As the Citywalk Concert Plaza on Ferguson’s South Florissant Road is plunged into verbal war, a small country band patiently waits under a pavilion for its chance to continue performing.
As arguments between concert-goers and protesters intensify, police begin to separate the two parties, and it becomes evident to the band that its gig has come to an early end. The guitarist packs up his instrument with an expression of exasperated disappointment, but a glimmer of understanding shows on his face as the booming chants surrounding him continue to ring out: “Hands up, don’t shoot!”
Such words have been repeated across St. Louis and across the country the past week, as the “Black Lives Matter” movement has been reawakened by the police-involved shootings of Alton Sterling and Philando Castile, both caught to some extent on video.
Protests came to the St. Louis area on July 8, in a peaceful downtown march that later turned into a more confrontational rally in Ferguson.

Excerpted records ▸

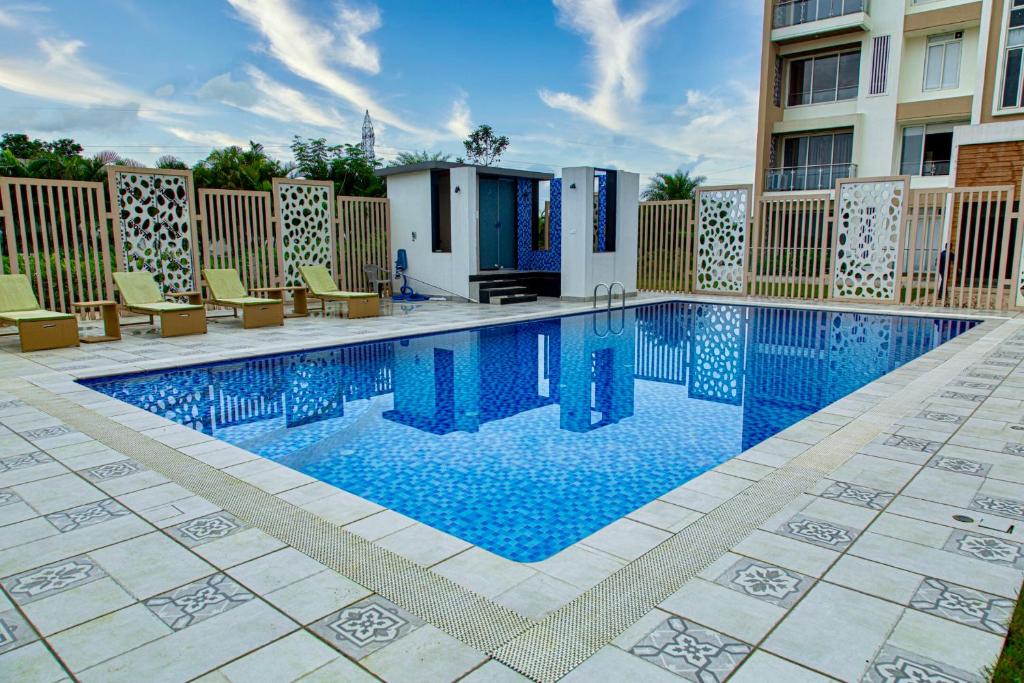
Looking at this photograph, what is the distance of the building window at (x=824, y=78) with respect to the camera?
22031mm

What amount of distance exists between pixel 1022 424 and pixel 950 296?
32.5ft

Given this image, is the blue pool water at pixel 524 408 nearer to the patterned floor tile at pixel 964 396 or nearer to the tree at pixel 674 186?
the patterned floor tile at pixel 964 396

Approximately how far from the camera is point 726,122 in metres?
26.3

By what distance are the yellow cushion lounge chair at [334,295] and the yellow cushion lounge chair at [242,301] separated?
1.14 meters

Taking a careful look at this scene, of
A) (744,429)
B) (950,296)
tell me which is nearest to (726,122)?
(950,296)

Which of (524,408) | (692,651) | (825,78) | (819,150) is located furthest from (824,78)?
(692,651)

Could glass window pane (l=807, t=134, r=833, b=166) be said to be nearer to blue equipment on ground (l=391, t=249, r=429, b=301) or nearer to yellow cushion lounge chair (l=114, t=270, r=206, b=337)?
blue equipment on ground (l=391, t=249, r=429, b=301)

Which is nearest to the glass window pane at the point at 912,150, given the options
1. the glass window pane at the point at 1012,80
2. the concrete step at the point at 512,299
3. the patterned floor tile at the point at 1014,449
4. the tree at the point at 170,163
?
the glass window pane at the point at 1012,80

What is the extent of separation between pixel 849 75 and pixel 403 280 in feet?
55.8

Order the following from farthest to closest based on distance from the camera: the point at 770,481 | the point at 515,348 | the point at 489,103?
the point at 489,103 < the point at 515,348 < the point at 770,481

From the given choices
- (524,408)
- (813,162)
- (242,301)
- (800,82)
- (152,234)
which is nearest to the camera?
(524,408)

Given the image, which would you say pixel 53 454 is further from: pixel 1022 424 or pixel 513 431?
pixel 1022 424

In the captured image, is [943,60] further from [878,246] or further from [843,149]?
[878,246]

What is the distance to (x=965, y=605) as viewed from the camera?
99.3 inches
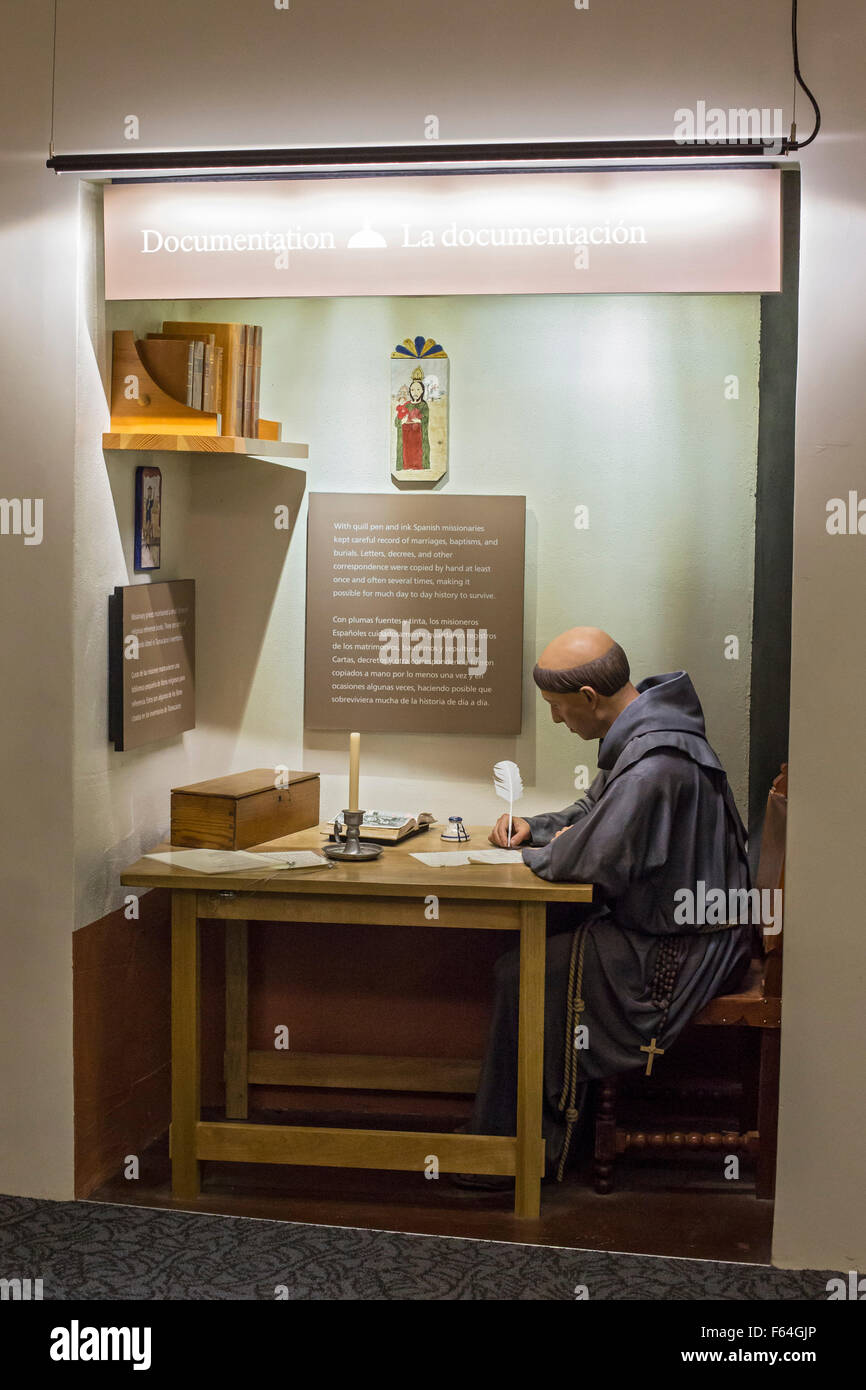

Task details ▸
According to the passage about the Ferguson protest, on what date did protests come to the St. Louis area? The material above is separate from the passage about the Ferguson protest.

Task answer ▸
July 8